Behavioral Finance Game Biometric Research
Exploring iMotions’ emotion recognition technology through two studies employing an online behavioral finance game to measure engagement of college students in decision-making scenarios
Overview
Project:
The College Behavioral Finance project began as an exploratory research study to test the capabilities of emotion recognition software used in the context of UX research – an uncharted territory for the technology – with specific goals for testing gaming as a tool for learning and shaping financial behavior in first-year college students. Through two iterations over nearly a year, the study yielded little in definitive answers about the tool’s proven efficacy in this narrowly-defined sector, but much about best practices for the use of biometric technologies in UX.
Goals:
Create study related to behavioral finance and gaming to relay findings at upcoming Face of Finance conference
Explore biometric technology as a means to measure the efficacy of gaming as an educational tool
Explore research question: Will a game teach students to make good choices with their money?
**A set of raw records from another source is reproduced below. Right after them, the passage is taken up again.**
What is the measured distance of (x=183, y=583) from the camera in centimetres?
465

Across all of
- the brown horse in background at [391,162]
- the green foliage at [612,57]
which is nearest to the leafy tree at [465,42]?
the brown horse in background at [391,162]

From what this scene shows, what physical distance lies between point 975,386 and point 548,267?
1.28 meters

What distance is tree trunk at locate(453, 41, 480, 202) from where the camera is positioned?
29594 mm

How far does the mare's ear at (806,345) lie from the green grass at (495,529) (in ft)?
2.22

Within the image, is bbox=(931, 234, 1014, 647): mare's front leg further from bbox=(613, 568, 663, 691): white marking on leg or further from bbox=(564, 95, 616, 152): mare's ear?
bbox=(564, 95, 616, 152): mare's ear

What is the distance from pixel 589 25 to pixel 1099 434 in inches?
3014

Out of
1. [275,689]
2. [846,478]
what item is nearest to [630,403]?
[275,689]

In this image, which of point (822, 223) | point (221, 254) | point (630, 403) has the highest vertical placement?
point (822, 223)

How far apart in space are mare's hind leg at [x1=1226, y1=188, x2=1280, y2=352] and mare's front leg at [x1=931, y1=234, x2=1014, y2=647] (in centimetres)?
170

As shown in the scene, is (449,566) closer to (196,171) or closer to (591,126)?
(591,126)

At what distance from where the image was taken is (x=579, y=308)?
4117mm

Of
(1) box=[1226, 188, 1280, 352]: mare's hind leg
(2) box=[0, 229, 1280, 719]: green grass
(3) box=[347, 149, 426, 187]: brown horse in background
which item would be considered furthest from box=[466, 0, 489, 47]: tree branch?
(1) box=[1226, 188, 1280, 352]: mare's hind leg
Company: In-house project for the User Experience Center consulting firm
Team: Senior Consultant and 3 Design Researchers
Role: Design Researcher
Research + Study Design
Study Moderation
Data Synthesis
Presentation
Tools: Facial Recognition Software, Galvanic Skin Response, Eye-tracking
Date: 2019-2020
Tools
Study Background
The College Behavioral Finance project began as an exploratory research study to test the capabilities of new iMotions emotion recognition software gifted to the User Experience Center. We wanted to engage in a study around gaming and behavioral finance to present findings at the UXC’s upcoming Face of Finance conference for user-centered design in financial services.
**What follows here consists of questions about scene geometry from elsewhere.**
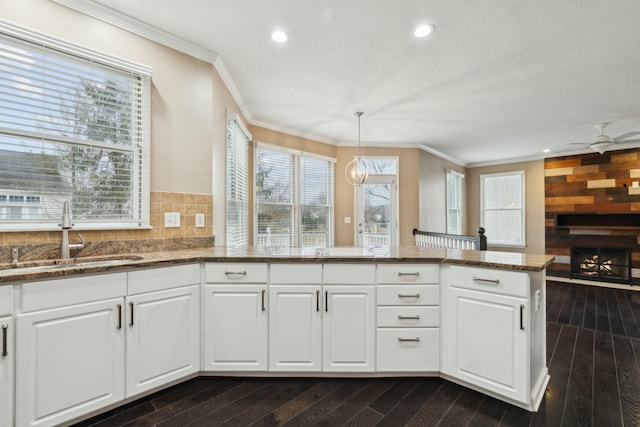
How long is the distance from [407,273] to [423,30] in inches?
75.7

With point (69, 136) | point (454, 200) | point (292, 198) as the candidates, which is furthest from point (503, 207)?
point (69, 136)

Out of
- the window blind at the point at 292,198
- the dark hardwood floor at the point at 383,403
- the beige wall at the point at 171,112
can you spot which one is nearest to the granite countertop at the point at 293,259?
the beige wall at the point at 171,112

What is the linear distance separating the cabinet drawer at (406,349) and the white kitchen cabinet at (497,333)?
0.09m

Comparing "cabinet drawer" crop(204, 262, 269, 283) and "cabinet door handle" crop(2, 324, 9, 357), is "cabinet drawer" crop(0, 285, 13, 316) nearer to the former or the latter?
"cabinet door handle" crop(2, 324, 9, 357)

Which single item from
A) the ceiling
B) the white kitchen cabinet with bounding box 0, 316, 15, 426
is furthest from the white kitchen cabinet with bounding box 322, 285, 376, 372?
the ceiling

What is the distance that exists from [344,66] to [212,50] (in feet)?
4.12

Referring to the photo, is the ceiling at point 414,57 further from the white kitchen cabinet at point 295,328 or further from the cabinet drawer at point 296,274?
the white kitchen cabinet at point 295,328

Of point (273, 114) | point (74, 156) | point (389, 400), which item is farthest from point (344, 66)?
point (389, 400)

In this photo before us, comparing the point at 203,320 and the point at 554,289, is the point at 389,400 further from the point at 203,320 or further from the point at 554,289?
the point at 554,289

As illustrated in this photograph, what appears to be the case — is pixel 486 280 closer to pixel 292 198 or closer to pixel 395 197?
pixel 292 198

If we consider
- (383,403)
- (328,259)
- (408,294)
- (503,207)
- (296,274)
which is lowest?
(383,403)

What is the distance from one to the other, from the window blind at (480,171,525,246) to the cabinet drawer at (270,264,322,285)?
22.1 ft

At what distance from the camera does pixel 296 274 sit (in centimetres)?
215

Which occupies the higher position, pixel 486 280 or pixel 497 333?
pixel 486 280
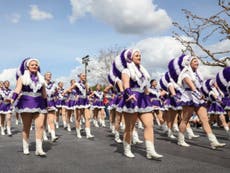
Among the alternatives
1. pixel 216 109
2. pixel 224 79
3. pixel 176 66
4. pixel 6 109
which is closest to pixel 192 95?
pixel 176 66

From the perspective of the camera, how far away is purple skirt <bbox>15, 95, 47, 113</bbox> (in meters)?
7.97

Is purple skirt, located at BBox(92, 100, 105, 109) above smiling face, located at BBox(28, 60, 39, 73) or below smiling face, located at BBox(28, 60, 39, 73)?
below

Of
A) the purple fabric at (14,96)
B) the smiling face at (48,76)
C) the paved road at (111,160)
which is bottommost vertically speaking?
the paved road at (111,160)

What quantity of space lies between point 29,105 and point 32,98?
0.17 m

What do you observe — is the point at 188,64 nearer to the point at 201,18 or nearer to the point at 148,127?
the point at 148,127

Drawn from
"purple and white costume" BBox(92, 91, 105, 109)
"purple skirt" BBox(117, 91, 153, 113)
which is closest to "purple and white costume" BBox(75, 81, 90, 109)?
"purple skirt" BBox(117, 91, 153, 113)

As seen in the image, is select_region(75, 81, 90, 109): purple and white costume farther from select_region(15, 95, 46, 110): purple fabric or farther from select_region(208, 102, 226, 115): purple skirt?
select_region(208, 102, 226, 115): purple skirt

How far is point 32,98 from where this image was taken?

While emotion recognition technology is commonly used in the entertainment and marketing sectors, its use is uncharted in UX research, where stringent requirements for employing biometric recordings with technologies such as GSR and eye tracking already exist. This was an appealing challenge for us to explore.
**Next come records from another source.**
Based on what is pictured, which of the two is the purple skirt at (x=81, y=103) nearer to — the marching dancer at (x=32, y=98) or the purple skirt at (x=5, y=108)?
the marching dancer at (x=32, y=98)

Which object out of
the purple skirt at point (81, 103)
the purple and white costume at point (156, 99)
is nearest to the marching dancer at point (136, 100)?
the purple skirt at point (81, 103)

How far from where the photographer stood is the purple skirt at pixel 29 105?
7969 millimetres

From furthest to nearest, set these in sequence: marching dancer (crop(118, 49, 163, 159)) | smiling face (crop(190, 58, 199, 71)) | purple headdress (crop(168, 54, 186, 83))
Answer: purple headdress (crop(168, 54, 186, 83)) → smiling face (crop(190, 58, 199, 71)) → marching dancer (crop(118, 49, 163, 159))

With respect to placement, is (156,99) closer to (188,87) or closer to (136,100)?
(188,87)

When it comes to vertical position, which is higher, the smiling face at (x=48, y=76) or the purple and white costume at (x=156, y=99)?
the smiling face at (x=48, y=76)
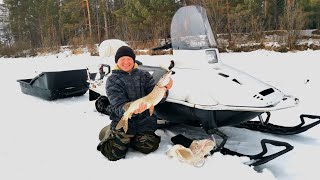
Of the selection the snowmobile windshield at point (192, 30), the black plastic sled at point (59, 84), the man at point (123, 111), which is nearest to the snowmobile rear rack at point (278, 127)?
the snowmobile windshield at point (192, 30)

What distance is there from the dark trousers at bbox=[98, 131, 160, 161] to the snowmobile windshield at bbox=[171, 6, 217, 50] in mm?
1071

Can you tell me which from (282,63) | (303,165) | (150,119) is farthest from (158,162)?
(282,63)

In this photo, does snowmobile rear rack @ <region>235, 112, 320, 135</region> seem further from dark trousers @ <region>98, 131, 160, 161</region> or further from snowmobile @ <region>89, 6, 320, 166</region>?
dark trousers @ <region>98, 131, 160, 161</region>

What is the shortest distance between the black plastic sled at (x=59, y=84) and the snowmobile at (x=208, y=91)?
98.3 inches

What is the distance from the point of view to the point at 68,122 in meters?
4.53

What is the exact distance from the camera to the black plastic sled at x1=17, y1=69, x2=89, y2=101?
5.75m

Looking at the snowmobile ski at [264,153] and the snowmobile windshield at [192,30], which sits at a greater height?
the snowmobile windshield at [192,30]

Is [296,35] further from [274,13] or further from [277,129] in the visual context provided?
[274,13]

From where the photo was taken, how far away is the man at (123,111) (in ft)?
9.89

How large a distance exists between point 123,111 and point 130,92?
0.24m

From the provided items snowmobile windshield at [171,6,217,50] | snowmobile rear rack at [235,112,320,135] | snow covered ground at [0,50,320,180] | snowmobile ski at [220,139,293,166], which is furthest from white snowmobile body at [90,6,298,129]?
snowmobile rear rack at [235,112,320,135]

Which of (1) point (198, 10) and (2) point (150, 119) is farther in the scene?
(1) point (198, 10)

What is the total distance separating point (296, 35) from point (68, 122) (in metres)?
10.1

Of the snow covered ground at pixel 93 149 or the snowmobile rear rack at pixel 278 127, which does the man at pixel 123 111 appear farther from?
the snowmobile rear rack at pixel 278 127
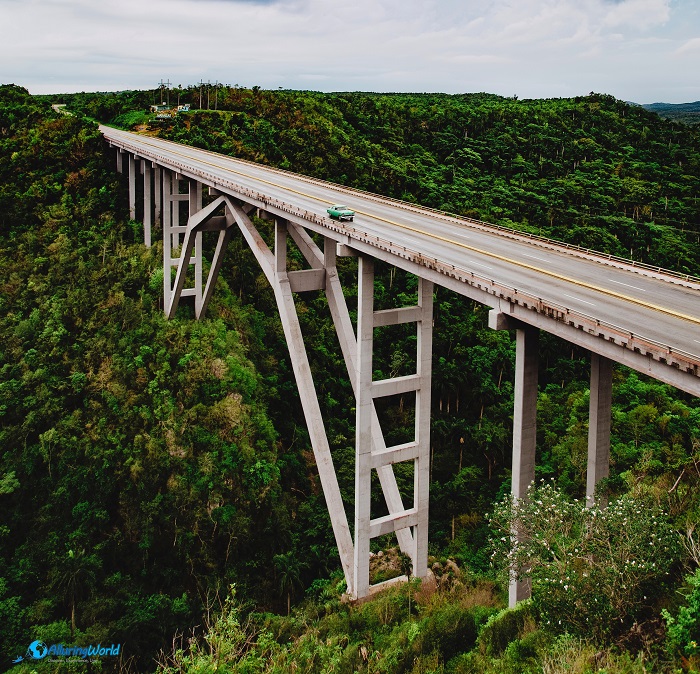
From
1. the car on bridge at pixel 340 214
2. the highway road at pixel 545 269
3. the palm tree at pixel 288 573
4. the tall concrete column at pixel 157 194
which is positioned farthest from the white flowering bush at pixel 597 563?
the tall concrete column at pixel 157 194

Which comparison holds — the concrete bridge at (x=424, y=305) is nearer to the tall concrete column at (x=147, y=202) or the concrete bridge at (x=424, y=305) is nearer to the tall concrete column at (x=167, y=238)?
the tall concrete column at (x=167, y=238)

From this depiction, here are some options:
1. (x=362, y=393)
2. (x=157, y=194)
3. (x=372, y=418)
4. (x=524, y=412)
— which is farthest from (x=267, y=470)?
(x=157, y=194)

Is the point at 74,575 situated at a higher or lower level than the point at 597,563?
lower

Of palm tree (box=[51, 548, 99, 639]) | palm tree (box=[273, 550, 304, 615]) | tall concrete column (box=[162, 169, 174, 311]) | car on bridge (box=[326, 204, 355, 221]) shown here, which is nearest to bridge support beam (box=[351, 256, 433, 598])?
car on bridge (box=[326, 204, 355, 221])

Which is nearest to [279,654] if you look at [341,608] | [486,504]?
[341,608]

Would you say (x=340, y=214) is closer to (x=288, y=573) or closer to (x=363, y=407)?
(x=363, y=407)
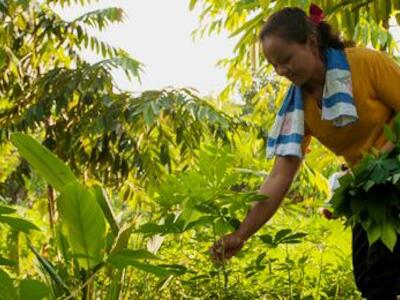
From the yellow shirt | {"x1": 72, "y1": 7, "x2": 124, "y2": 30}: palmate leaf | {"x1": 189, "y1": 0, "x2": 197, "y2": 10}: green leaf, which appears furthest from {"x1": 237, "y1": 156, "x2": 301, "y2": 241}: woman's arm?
{"x1": 72, "y1": 7, "x2": 124, "y2": 30}: palmate leaf

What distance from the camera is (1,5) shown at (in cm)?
321

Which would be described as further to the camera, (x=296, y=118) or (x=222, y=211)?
(x=296, y=118)

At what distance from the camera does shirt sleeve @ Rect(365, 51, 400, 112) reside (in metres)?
1.70

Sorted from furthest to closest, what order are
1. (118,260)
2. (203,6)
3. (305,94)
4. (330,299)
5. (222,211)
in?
(203,6) → (330,299) → (305,94) → (222,211) → (118,260)

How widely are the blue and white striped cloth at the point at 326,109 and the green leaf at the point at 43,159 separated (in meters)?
0.64

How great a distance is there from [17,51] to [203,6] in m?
1.42

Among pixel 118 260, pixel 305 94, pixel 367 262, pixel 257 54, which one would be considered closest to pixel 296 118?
pixel 305 94

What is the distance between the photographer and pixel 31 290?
0.97 m

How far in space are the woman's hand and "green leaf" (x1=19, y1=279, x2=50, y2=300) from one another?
684 mm

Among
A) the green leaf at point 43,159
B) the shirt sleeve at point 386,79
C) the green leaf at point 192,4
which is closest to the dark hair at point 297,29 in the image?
the shirt sleeve at point 386,79

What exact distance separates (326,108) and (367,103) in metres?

This is a two-part project, with a second study emerging after the first revealed challenges to using emotion tracking in the way the experiment was conducted. I started with the User Experience Center after first study data collection, so my focus was in assessing the first study and implementing changes to the second to strengthen findings. This case study will focus on that process.
Payback Game (Studies 1 + 2)
To incorporate behavioral finance with gaming, we engaged study participants with an online financial decision-making game, Payback at TimeforPayback.com, and measured emotional reactions during game play.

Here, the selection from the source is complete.